··· EXCERPT ···
To answer my follow-up question: I assume rtk is implemented as a hook because if it was a skill, it would not reduce any tokens used as the LLM needs “think” and thus even increases token usage. Yes, it may reduce the ultimate shell command but to get there it probably would have tried out different things first that increases token usage.
AGENTS.md in a subdirectory equals an .mdc rule with globs
Not exactly. AGENTS.md has no frontmatter and no glob scoping. It’s loaded when the agent works with files in that directory, and it applies in full, not per file type. With .cursor/rules/*.mdc and globs: you get finer control by extension, auto-attach, and descriptions for on-demand loading. Related thread: Agents.md isolated within a subdirectory is applied to root?.
Style guides for Python, Java, TypeScript
Yep, .cursor/rules/*.mdc with globs is the best approach:
About RTK your follow-up
Your logic is basically right. A hook gives you two things a skill won’t:
Determinism: the command will always run on the trigger, no chance the LLM decides to do something else.
··· LISTED ENTRIES ···
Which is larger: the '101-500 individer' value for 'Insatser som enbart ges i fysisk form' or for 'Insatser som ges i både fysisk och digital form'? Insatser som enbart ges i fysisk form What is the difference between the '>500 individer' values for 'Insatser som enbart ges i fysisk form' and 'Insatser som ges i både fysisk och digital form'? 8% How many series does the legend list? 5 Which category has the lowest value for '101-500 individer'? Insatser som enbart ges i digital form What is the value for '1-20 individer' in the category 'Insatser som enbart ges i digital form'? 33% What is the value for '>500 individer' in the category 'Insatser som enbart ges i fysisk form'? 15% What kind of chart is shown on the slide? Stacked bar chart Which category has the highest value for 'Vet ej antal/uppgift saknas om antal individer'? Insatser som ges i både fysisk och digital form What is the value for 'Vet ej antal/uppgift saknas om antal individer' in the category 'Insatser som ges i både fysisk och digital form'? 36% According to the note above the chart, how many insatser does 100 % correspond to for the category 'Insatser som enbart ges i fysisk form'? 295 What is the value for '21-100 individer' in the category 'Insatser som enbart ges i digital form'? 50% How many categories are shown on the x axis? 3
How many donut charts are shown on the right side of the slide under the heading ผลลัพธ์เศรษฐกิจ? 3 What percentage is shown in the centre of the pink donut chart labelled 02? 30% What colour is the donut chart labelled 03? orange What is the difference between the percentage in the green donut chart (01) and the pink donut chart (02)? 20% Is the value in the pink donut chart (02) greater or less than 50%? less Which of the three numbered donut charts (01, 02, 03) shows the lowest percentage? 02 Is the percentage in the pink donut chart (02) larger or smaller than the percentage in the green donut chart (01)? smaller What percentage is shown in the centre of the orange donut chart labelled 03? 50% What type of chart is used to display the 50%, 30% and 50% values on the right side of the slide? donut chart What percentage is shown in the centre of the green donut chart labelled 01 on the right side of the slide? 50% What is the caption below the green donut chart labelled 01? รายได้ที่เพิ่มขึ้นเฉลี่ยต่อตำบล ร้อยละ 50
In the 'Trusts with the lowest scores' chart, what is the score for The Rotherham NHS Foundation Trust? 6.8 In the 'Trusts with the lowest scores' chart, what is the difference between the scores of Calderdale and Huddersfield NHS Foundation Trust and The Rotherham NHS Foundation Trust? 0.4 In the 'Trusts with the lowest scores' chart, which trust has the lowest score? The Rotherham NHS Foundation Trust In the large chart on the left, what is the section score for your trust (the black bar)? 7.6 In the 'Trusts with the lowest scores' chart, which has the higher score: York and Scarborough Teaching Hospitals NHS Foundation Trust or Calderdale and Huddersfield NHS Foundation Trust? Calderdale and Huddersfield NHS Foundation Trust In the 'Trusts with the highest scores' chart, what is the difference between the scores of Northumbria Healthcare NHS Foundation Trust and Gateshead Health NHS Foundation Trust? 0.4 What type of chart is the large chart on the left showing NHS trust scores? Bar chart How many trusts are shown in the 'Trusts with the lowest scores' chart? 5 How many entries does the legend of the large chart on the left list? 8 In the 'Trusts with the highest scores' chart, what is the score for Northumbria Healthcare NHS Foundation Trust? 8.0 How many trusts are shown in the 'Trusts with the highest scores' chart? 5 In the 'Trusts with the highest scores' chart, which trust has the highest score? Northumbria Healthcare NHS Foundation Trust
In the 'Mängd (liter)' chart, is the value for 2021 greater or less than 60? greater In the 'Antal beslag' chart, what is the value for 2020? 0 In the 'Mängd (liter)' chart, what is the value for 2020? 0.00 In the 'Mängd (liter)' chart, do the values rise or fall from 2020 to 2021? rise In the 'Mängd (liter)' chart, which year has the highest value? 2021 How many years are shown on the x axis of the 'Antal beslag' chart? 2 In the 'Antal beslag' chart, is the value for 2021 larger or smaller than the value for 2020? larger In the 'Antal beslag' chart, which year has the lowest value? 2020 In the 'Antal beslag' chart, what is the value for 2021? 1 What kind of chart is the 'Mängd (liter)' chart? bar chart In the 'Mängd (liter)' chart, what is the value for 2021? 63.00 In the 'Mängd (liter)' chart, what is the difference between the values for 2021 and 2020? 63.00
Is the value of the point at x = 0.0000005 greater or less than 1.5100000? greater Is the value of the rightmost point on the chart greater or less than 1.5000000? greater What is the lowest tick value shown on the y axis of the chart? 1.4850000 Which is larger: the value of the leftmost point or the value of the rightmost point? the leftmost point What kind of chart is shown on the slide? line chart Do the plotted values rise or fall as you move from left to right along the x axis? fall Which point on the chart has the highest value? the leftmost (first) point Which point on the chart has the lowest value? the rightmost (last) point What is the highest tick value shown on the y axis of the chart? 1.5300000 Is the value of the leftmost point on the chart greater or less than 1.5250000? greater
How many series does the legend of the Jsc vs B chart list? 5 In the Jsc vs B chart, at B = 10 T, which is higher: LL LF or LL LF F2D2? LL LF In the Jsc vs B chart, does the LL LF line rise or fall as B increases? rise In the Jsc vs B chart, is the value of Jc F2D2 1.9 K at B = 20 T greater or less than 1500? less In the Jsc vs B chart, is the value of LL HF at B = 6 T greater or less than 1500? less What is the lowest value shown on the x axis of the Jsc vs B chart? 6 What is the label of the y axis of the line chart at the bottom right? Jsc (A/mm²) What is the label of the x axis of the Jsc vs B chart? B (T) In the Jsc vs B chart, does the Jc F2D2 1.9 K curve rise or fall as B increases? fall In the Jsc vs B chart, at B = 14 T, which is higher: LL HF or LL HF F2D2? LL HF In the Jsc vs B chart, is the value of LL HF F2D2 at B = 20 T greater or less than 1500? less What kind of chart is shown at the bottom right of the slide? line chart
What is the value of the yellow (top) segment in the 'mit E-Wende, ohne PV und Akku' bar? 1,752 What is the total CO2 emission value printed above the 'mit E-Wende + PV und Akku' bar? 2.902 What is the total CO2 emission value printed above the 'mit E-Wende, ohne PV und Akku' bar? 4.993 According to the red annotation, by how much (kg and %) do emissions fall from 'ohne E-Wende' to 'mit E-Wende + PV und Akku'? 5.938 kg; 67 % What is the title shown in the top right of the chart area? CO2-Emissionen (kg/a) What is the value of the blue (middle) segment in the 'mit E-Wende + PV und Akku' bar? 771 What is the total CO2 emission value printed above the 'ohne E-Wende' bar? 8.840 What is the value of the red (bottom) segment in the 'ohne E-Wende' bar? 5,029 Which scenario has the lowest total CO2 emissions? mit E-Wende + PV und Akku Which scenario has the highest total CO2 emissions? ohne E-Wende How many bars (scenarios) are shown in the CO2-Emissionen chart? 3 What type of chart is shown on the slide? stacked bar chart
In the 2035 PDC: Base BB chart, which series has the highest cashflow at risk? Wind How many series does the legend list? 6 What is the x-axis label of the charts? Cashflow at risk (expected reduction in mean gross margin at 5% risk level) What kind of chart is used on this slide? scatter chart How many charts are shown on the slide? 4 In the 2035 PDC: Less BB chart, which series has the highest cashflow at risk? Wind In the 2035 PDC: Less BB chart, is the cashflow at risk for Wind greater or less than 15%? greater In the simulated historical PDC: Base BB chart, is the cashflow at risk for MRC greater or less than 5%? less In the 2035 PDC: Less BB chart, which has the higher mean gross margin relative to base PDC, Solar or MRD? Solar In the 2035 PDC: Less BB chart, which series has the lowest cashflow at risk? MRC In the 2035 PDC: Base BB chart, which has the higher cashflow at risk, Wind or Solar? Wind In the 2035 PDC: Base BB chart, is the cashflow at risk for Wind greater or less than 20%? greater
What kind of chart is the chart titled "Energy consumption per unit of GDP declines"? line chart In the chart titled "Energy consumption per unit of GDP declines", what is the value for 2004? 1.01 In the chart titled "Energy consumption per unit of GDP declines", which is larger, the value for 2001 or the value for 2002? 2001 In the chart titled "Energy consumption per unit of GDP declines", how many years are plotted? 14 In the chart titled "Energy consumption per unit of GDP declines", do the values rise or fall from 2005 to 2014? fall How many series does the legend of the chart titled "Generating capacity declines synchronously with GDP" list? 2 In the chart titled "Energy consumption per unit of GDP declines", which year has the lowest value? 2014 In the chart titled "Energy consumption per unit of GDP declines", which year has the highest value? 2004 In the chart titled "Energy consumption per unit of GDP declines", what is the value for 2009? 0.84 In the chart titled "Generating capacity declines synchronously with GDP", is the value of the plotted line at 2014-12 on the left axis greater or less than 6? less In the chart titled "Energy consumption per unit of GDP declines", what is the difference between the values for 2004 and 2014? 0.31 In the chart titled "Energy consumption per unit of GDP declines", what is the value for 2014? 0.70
···
WORK INSTRUCTIONS:
1. Reproduce the forum reply on AGENTS.md and RTK from "To answer my" up to and including "applied to root?.", substituting "YAML header" for "frontmatter".
2. According to the forum reply on AGENTS.md and RTK, which two things does AGENTS.md not have?

EXPECTED OUTPUTS:
1.
To answer my follow-up question: I assume rtk is implemented as a hook because if it was a skill, it would not reduce any tokens used as the LLM needs “think” and thus even increases token usage. Yes, it may reduce the ultimate shell command but to get there it probably would have tried out different things first that increases token usage.
AGENTS.md in a subdirectory equals an .mdc rule with globs
Not exactly. AGENTS.md has no YAML header and no glob scoping. It’s loaded when the agent works with files in that directory, and it applies in full, not per file type. With .cursor/rules/*.mdc and globs: you get finer control by extension, auto-attach, and descriptions for on-demand loading. Related thread: Agents.md isolated within a subdirectory is applied to root?.

2. Frontmatter and glob scoping.